Records from a data source
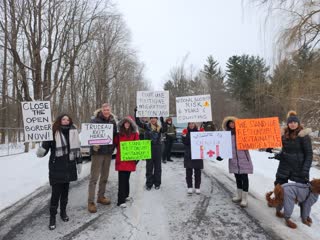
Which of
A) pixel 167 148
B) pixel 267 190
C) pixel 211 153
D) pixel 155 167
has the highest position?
pixel 211 153

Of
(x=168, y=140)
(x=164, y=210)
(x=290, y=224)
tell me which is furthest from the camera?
(x=168, y=140)

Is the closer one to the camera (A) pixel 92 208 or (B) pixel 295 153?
(B) pixel 295 153

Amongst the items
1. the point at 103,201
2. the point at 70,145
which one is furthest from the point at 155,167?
the point at 70,145

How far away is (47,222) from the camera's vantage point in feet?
18.0

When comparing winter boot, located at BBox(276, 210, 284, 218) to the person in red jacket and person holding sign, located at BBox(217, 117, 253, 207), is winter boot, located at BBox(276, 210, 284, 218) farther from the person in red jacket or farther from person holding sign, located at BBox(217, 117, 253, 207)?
the person in red jacket

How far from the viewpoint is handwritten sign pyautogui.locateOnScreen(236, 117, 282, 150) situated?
20.1ft

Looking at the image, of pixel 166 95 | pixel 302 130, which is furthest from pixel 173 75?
pixel 302 130

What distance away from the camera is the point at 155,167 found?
8.03 metres

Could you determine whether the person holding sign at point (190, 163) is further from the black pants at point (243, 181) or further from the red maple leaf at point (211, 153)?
the black pants at point (243, 181)

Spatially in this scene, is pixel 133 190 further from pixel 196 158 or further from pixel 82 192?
pixel 196 158

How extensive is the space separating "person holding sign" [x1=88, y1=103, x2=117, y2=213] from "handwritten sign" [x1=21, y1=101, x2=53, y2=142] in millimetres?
910

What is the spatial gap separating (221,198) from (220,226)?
187cm

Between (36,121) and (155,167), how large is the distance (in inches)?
132

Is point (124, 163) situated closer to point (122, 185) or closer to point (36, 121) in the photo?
point (122, 185)
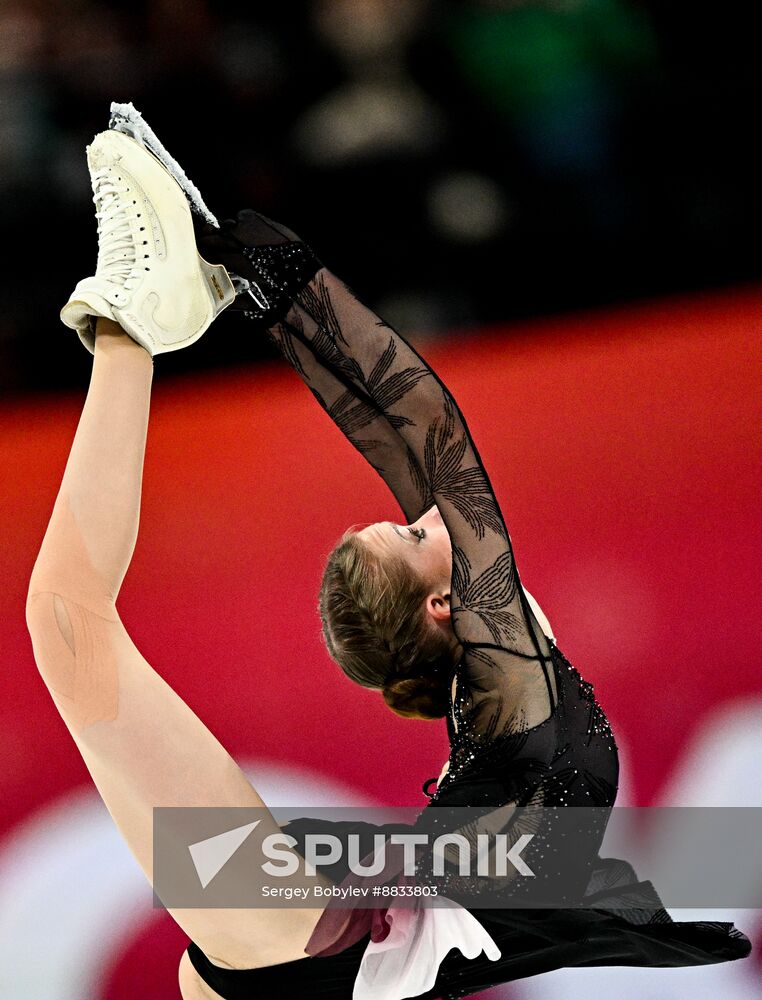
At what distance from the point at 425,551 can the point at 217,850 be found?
1.55 feet

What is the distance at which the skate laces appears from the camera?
144cm

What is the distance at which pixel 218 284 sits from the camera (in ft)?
5.10

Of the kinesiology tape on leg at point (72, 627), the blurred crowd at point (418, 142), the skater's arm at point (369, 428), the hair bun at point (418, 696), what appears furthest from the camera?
the blurred crowd at point (418, 142)

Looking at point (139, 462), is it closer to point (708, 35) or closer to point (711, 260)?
point (711, 260)

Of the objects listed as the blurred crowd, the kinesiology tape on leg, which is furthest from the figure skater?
the blurred crowd

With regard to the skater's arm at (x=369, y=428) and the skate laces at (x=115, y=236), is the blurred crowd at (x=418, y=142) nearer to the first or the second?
the skater's arm at (x=369, y=428)

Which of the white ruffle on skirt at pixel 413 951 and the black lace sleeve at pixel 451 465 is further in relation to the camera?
the white ruffle on skirt at pixel 413 951

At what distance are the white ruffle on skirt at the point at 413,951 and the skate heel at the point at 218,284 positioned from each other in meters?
0.89

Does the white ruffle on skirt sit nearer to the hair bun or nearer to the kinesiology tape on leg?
the hair bun

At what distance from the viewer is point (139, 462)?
51.9 inches

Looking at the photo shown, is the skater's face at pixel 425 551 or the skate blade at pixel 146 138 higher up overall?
the skate blade at pixel 146 138

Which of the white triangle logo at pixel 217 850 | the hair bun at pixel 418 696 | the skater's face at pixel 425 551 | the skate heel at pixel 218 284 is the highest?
the skate heel at pixel 218 284

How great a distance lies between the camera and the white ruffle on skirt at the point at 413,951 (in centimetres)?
144

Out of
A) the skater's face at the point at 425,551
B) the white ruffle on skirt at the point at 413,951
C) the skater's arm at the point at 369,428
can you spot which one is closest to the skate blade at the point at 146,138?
the skater's arm at the point at 369,428
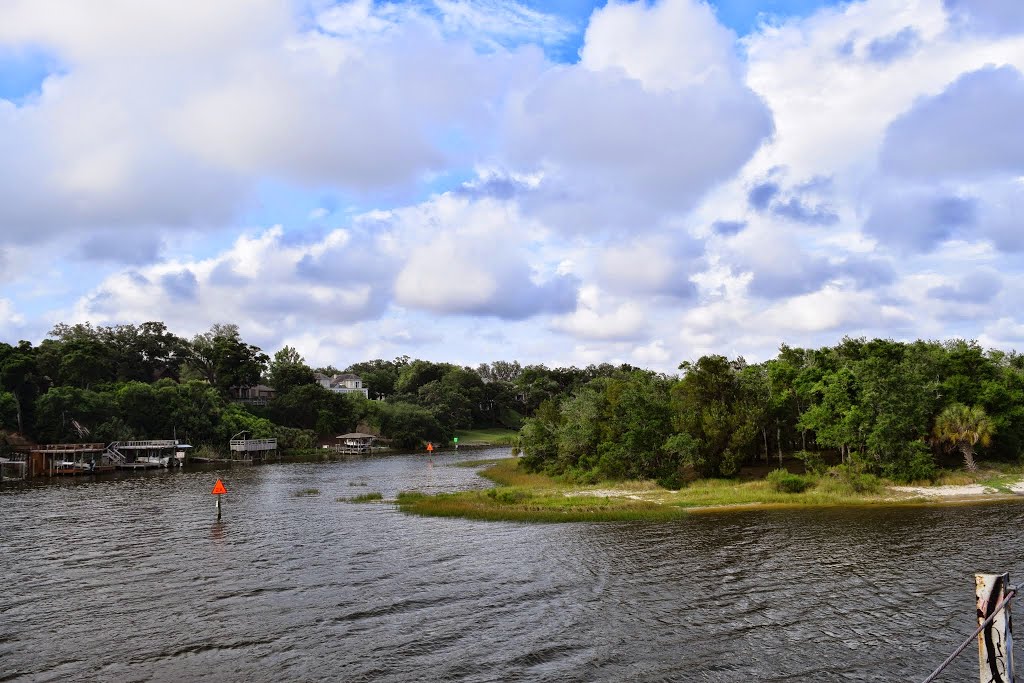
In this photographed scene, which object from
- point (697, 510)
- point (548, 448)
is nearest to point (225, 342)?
point (548, 448)

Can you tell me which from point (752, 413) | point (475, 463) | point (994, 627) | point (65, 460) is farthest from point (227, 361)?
point (994, 627)

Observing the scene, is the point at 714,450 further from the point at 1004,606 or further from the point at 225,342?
the point at 225,342

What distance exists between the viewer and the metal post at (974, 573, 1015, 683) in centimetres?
1035

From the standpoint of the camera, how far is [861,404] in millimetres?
55688

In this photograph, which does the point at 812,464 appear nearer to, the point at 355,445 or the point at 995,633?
the point at 995,633

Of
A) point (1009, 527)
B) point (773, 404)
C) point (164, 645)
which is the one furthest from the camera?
point (773, 404)

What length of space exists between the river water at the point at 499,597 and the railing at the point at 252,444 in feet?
227

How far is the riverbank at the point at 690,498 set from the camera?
4688 centimetres

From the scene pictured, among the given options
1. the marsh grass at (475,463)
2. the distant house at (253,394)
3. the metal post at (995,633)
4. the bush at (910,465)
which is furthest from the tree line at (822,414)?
the distant house at (253,394)

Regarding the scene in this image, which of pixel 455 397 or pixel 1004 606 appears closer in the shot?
pixel 1004 606

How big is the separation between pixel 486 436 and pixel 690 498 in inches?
5064

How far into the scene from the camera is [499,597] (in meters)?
27.7

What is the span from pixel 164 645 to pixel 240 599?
5429 mm

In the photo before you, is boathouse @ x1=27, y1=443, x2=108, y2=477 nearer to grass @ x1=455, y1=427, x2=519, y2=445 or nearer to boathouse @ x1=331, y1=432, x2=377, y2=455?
boathouse @ x1=331, y1=432, x2=377, y2=455
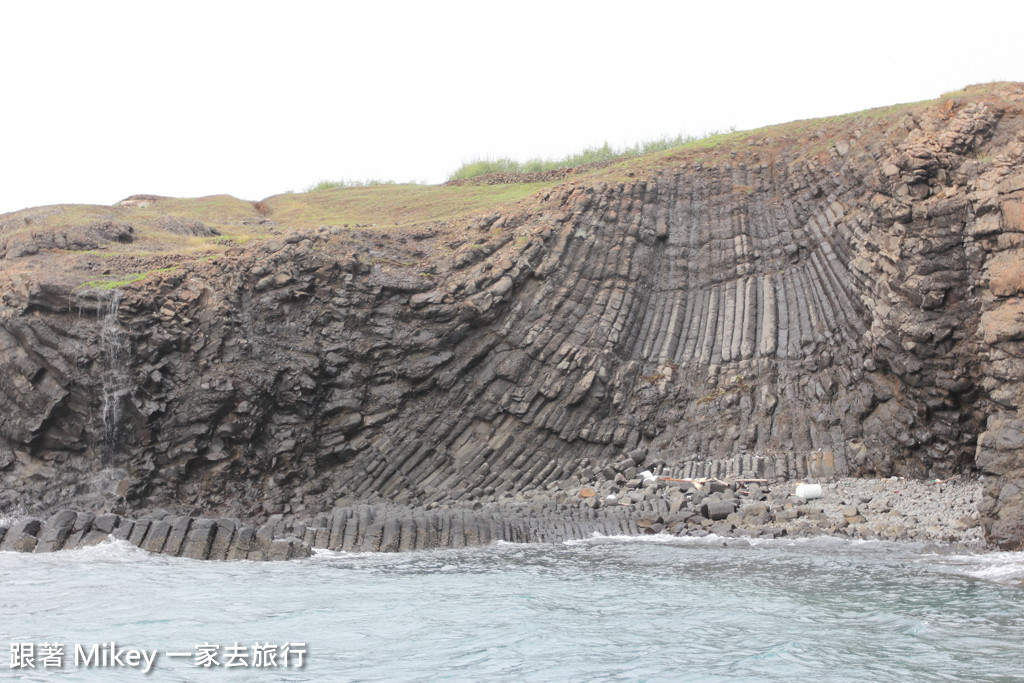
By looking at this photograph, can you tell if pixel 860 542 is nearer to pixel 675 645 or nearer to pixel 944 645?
pixel 944 645

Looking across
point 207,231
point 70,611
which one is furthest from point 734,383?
point 207,231

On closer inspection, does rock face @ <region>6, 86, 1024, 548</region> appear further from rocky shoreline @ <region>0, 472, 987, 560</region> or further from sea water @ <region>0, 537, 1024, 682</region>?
sea water @ <region>0, 537, 1024, 682</region>

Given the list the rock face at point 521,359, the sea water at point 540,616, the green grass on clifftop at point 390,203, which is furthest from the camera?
the green grass on clifftop at point 390,203

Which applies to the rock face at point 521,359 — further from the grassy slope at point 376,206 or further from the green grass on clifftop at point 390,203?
the green grass on clifftop at point 390,203

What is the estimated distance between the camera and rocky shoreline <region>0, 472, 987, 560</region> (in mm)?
14289

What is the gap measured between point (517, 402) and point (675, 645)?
1157cm

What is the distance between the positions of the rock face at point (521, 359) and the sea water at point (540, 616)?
414 centimetres

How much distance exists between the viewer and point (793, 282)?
69.8 ft

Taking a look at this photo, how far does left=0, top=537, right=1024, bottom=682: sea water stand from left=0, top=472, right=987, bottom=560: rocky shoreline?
0.81m

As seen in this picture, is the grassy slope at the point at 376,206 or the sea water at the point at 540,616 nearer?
the sea water at the point at 540,616

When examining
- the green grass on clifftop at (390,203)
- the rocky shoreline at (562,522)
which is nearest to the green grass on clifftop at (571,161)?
Result: the green grass on clifftop at (390,203)

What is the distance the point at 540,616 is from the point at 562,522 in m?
6.33

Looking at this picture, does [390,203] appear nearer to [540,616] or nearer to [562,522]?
[562,522]

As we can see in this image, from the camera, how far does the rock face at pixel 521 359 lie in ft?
56.7
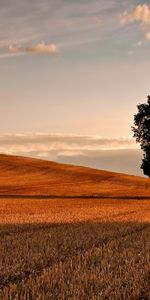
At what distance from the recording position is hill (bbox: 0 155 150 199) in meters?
57.5

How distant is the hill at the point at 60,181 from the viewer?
5748 centimetres

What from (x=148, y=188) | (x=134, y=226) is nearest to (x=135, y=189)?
(x=148, y=188)

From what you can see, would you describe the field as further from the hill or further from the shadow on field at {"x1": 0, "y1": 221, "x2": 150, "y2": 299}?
the hill

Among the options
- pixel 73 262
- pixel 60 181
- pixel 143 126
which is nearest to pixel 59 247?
pixel 73 262

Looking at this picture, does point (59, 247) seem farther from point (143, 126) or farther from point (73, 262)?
point (143, 126)

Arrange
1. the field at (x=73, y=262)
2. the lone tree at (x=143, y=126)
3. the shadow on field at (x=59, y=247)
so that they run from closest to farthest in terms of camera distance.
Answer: the field at (x=73, y=262), the shadow on field at (x=59, y=247), the lone tree at (x=143, y=126)

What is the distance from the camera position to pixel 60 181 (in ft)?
221

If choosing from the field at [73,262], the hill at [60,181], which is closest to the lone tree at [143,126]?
the hill at [60,181]

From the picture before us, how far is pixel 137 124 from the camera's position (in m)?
54.7

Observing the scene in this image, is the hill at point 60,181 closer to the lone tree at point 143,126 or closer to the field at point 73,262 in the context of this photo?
the lone tree at point 143,126

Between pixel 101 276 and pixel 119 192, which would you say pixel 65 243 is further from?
pixel 119 192

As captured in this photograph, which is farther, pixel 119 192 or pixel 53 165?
pixel 53 165

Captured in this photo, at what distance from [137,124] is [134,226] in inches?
1352

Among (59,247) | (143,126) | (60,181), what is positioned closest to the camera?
(59,247)
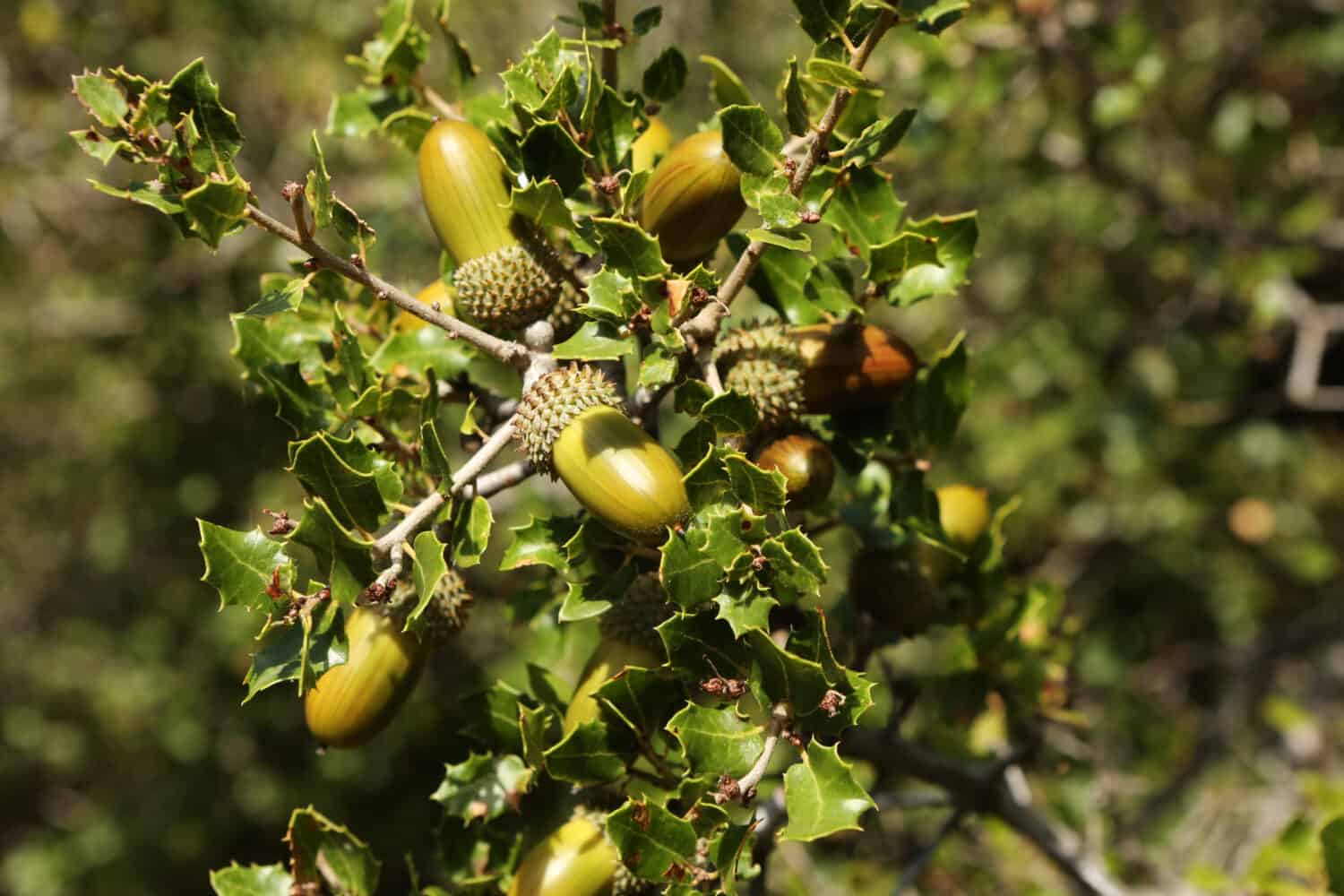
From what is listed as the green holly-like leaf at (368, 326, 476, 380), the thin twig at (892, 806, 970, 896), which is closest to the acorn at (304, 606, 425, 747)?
the green holly-like leaf at (368, 326, 476, 380)

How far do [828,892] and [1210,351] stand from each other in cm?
291

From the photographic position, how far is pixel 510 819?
165cm

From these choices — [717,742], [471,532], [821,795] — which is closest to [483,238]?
[471,532]

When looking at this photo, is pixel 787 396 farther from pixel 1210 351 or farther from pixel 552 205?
pixel 1210 351

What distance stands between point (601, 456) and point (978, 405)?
3.44 m

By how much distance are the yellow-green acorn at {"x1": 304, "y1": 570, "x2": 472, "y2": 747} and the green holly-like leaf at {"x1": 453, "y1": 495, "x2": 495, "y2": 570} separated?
14 cm

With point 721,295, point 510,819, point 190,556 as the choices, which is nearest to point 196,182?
point 721,295

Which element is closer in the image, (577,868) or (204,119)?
(204,119)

PROBLEM TO WORK ON:
Change "thin twig" to "dry twig" in the data from the line containing "From what is" through the end, and write those lines out again with nothing else altered.

ANSWER TO THIS EXERCISE:
From what is listed as the green holly-like leaf at (368, 326, 476, 380), the dry twig at (892, 806, 970, 896), which is closest to the acorn at (304, 606, 425, 747)?
the green holly-like leaf at (368, 326, 476, 380)

How far do [828,892] and [1210,351] stand from each other in cm?
291

From the photographic position, how far is pixel 510 819?
165cm

From these choices — [717,742], [471,532], [821,795] — which is closest to [483,238]?
[471,532]

When looking at this photo, is pixel 787 396 farther from pixel 1210 351 or farther from pixel 552 205?
pixel 1210 351

What distance stands between point (601, 456) and point (978, 405)?
3.44 m

By how much distance are the yellow-green acorn at {"x1": 304, "y1": 570, "x2": 472, "y2": 747} and the green holly-like leaf at {"x1": 453, "y1": 495, "x2": 495, "y2": 570} separated?
14 cm

With point 721,295, point 510,819, point 190,556 as the choices, which is nearest to point 196,182?
point 721,295

Which element is closer in the image, (577,868) or (204,119)?
(204,119)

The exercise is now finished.